__TEXT EXTRACT__

Rise of global financial crime requires ‘more invasive’ scrutiny from banks

HSBC Malta hosts event to help customers turn compliance into business advantage

matthew_vella
Matthew Vella
6 September 2017, 12:37pm
Former FIAU director Manfred Galdes: “Eventually, we should get to a stage where being subjected to stringent due diligence becomes the accepted norm.”
Former FIAU director Manfred Galdes: “Eventually, we should get to a stage where being subjected to stringent due diligence becomes the accepted norm.”
The former director of the Financial Analysis Intelligence Unit, Manfred Galdes, has said financial institutions today are dealing with dramatic changes in financial due diligence but are still coping with the new risks, requiring them to go much deeper into their customer profiles.

“The way we look at financial crime risk today has changed mainly because the international standards have changed, the requirement that the Financial Action Task Force on Money Laundering (FATF) has set out for countries and institutions across the globe to comply with are definitely more rigorous than ever before,” Galdes, ARQ risk and compliance director, said.

Worldwide, financial crime is on the rise prompting regulators to enact stricter standards, which in turn have made financial institutions more invasive when processing customer transactions, Galdes said.

 “We are living in a very different world to the one we lived in 10 years ago. If we had to compare the type of customers a bank deals with today and the regulatory compliance that the bank has to implement today with what used to happen a decade ago, we’d realise that the change is quite dramatic,” Galdes said.

HSBC Malta hosted a first-of-its-kind customer event in Malta focused on financial crime risks and associated compliance obligations, which have increased markedly from the past.

The event was opened by the bank’s Chief Executive Officer Andrew Beane, who spoke about the importance of achieving international compliance standards to support Malta’s long term economic growth and reputation in the global economy.

He compared modern-day financial crime compliance requirements to airport security, explaining that security in the financial system is achieved because everybody needs to comply in order to have access.

(Collected data entries)
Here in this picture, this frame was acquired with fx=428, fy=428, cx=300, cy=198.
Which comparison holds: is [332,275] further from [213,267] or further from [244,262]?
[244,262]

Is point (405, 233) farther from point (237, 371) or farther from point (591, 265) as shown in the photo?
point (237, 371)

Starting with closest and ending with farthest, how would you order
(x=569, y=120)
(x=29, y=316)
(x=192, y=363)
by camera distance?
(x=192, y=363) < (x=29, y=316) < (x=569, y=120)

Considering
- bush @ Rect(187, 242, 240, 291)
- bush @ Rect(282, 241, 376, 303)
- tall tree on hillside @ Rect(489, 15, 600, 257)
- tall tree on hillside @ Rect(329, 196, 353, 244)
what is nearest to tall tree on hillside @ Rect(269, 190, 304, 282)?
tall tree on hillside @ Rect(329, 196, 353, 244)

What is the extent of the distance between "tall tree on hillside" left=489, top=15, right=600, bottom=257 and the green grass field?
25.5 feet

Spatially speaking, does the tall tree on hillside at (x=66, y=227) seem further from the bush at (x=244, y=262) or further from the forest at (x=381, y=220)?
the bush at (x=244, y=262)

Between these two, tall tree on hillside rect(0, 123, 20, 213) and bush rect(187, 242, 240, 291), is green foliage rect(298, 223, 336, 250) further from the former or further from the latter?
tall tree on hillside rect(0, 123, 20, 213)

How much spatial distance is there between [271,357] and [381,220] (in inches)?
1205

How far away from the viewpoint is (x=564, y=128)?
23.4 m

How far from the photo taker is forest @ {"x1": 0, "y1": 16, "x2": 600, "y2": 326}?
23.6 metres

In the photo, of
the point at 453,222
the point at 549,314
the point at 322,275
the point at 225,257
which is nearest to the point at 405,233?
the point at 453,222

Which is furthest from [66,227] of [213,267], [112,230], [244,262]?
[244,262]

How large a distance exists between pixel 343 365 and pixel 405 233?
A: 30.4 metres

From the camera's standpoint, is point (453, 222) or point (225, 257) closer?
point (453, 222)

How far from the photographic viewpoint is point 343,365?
...
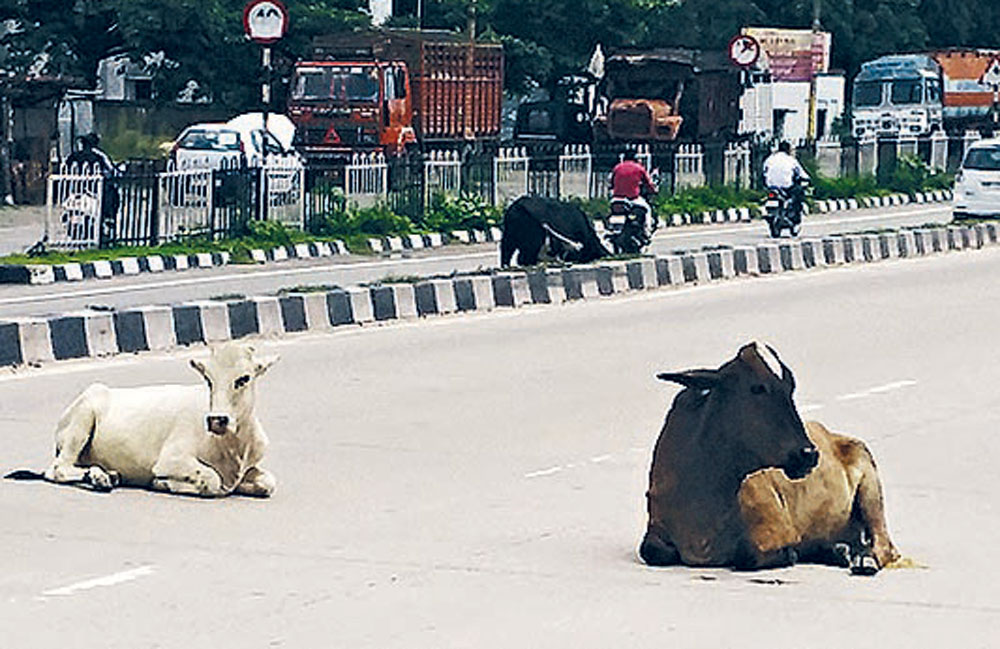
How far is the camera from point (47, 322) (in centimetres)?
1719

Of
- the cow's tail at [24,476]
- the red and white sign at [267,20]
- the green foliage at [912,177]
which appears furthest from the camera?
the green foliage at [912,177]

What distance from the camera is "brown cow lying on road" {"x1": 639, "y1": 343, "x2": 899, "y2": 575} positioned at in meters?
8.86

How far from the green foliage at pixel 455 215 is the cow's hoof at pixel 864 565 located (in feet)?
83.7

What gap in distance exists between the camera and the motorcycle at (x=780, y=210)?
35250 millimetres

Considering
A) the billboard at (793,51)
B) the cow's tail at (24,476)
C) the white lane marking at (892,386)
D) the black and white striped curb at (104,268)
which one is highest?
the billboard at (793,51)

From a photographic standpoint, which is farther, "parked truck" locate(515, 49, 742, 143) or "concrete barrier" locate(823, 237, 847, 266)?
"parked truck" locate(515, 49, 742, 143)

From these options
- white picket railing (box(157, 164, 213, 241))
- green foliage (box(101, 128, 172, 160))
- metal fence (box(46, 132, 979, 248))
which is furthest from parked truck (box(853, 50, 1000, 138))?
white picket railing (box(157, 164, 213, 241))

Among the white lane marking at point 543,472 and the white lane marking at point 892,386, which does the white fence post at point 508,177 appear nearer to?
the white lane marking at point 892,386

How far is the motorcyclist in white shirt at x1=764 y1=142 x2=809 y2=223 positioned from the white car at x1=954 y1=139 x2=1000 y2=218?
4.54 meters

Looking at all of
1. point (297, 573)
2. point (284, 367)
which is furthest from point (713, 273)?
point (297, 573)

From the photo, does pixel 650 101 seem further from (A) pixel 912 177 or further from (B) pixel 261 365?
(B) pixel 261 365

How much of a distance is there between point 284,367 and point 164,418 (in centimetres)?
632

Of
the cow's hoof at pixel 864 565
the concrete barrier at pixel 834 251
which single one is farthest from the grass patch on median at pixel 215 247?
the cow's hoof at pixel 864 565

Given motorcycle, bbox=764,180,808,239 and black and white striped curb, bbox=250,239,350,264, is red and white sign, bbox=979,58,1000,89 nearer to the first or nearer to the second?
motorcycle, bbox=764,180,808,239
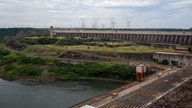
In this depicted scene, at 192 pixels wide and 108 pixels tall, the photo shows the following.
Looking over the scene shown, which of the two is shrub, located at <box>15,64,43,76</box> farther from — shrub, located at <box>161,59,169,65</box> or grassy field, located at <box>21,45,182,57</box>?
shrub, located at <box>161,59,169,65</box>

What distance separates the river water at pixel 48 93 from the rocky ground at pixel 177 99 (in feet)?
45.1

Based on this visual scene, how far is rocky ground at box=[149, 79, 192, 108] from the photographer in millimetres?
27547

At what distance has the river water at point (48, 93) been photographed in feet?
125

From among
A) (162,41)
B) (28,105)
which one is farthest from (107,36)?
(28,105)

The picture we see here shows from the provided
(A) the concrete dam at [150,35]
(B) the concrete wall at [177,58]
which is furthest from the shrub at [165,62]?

__WHAT IS REQUIRED__
Go on with the article about banks and financial crime compliance from the point where it stops. The lines are unrelated material and stand apart from the article.

__THE RESULT__
Malta is expected to be reviewed in 2018 by Moneyval, an independent monitoring body within the Council of Europe that will be evaluating the effectiveness of the country’s systems to combat money laundering and the financing of terrorism.

HSBC’s Europe Financial Crime Compliance Head for Commercial Banking Bharati Chandrashekar said in Malta, where HSBC has a significant market share and is the largest international bank operating in the country, it was “particularly important that we provide customers with a much better understanding of what the requirements are from financial crime risk management perspective.” 

“Banks have an increased responsibility to ensure they bring customers along in this journey so that we can work together and help protect the integrity of the financial system we all depend on,” she added.

The experts said that whilst financial institutions are keen to bring customers along in this new operating environment, businesses can create advantage for themselves by putting in place policies and controls that guard them against bad reputation, third party misdeeds, and risky payments.

“Reaching out to customers is crucial since the knowledge of the customer as to why these checks are carried out is limited. When they are asked probing questions about where they get their money from, and the proceeds of their wealth, people tend to feel uncomfortable. We need to get to a stage where people realise that this is for their benefit and it is the only way in which financial services can be accessed. Eventually, we should get to a stage where being subjected to stringent due diligence becomes the accepted norm,” Galdes said.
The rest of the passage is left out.